START SUPPLIED DATA

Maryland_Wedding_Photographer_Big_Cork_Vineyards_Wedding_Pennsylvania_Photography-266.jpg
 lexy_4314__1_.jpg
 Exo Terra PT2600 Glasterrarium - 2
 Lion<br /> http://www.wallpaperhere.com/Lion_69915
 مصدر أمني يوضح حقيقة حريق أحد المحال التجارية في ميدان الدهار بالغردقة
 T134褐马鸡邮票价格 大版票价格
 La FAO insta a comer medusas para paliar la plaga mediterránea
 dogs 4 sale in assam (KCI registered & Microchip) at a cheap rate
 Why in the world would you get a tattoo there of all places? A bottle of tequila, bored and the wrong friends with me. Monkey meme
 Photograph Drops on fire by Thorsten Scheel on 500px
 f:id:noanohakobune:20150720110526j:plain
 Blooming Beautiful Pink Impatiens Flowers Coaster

END SUPPLIED DATA

_BRIEF:_ Return exactly the line that contains "dogs 4 sale" and every line after it, through the last line of the records.

_OUTPUT BELOW:_
 dogs 4 sale in assam (KCI registered & Microchip) at a cheap rate
 Why in the world would you get a tattoo there of all places? A bottle of tequila, bored and the wrong friends with me. Monkey meme
 Photograph Drops on fire by Thorsten Scheel on 500px
 f:id:noanohakobune:20150720110526j:plain
 Blooming Beautiful Pink Impatiens Flowers Coaster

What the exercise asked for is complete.